Those of a warm and peaceful disposition should, in theory, find the second area of their skull flatter than the first. But don't be too concerned if your bumps do not match your self-perceptions - Gall derived his chart largely from feeling the heads of his local vicar and two recently widowed and "emotional" women neighbours. It was dubious methodology even for the early 19th century.

This did not stop phrenology from catching on. By mid-century every major American city had its Phrenology Institute, illnesses were diagnosed by head- feelers, and companies had potential employees "read" by a phrenologist before they were taken on. Feeling each others' bumps was a jolly way to spend a rainy evening, and even Queen Victoria had her children's heads "read".

Meanwhile brain analysis of a different kind was catching on in universities. New, powerful microscopes gave rise to a fashion for anatomical dissection, and neurologists - including the young Freud - were scrutinising brain tissue for clues to the physical roots of behaviour.

Dead brain tissue alone offers few clues to its function in life, however. In order to chart behaviour to a specific physical location scientists sought people whose behaviour was changed by cerebral accidents. Pierre Broca found the ideal patient: Tan. Tan was called Tan because that was what he said when asked his name. It was also what he said when he was asked where he lived . . . and what he would like for dinner. Tan was all that Tan could say, and his monosyllabic utterings comprised the first case of what is now known as "Broca's aphasia".

The condition was caused - as Broca subsequently discovered - by damage to an area of cortex on the left side of the brain, just in front of and above the ear. This patch of tissue carries his name to this day.

In laying claim to the first recognised brain "module" Broca initiated the still incomplete task of mapping the human mind. He also put the first nail in the coffin of phrenology because the area he identified as a language module was the phrenological "Organ of Acquisitiveness". In that first territorial battle for the landscape of the mind science triumphed - and the porcelain phrenology head became a junkshop relic.

Today the task of charting the human brain is helped by imaging machines which allow scientists to look inside the skull and see precisely how the brain constructs thoughts, feelings and perceptions. These studies show that the phrenologists were correct in saying the brain is a collection of organs - they were wrong only in thinking that such organs bore any relation to bumps on the head.

Yet Gall's map was not entirely inaccurate.

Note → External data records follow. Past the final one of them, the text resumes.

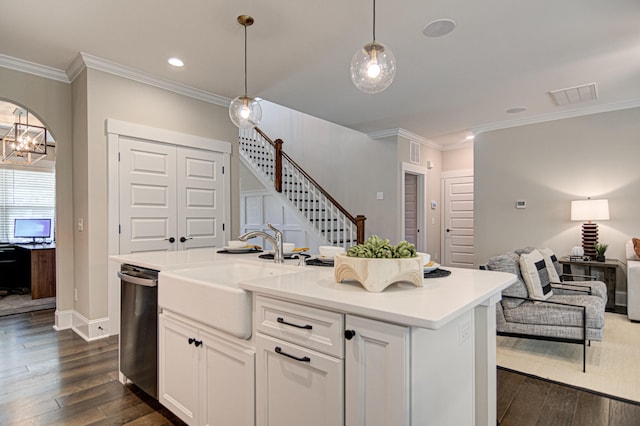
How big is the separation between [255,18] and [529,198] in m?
4.80

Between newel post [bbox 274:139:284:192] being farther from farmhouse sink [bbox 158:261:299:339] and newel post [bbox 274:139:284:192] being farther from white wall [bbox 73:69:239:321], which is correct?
farmhouse sink [bbox 158:261:299:339]

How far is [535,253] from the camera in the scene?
11.0 ft

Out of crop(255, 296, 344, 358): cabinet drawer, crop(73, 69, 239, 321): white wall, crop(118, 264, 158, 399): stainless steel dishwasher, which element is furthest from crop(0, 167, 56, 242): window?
crop(255, 296, 344, 358): cabinet drawer

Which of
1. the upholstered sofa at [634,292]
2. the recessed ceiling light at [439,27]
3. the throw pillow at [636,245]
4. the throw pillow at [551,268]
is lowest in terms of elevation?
the upholstered sofa at [634,292]

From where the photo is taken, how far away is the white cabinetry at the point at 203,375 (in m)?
1.51

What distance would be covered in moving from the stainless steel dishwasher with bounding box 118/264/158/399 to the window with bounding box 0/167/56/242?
5166 mm

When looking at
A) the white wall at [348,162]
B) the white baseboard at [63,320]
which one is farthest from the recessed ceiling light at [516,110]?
the white baseboard at [63,320]

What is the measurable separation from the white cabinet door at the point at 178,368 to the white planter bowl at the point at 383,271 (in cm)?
95

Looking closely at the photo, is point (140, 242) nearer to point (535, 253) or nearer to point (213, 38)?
point (213, 38)

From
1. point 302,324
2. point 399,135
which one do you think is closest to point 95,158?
point 302,324

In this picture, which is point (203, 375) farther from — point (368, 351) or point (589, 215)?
point (589, 215)

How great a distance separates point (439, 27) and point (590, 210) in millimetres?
3404

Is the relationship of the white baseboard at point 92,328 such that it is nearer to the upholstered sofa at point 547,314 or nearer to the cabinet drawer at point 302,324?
the cabinet drawer at point 302,324

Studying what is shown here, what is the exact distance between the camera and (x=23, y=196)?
669 centimetres
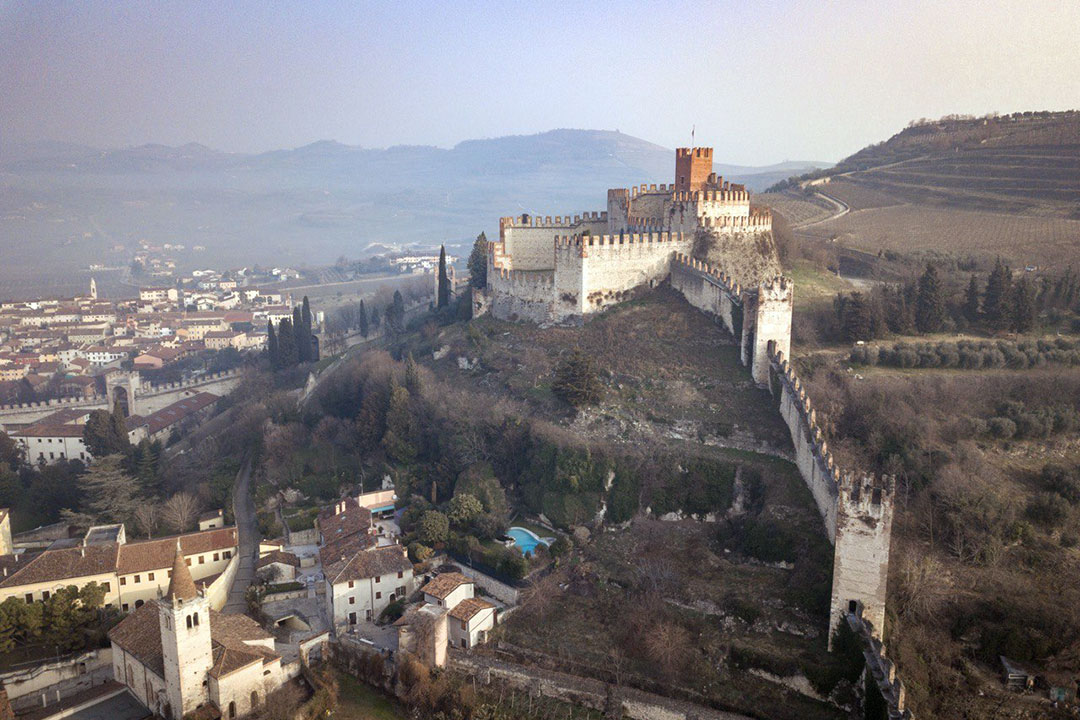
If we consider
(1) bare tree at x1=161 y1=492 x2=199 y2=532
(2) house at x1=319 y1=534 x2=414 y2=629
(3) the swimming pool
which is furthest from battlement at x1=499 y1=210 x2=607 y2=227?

Earlier this year, as part of a surgical procedure to relieve epilepsy, neurologists in California used an electrode to stimulate a spot on the cortex of a 16-year-old girl. Immediately the girl (who was conscious) started to giggle. Asked why she told the surgeons: "it's just so funny . . . you guys . . ." When the stimulation stopped she stopped finding it funny. When it was started again she resumed giggling.

The spot that produced this reaction was on the left side of her head, two or three inches above Broca's area. Look it up in a phrenology head and you will see that it is marked the "Organ of Amusement".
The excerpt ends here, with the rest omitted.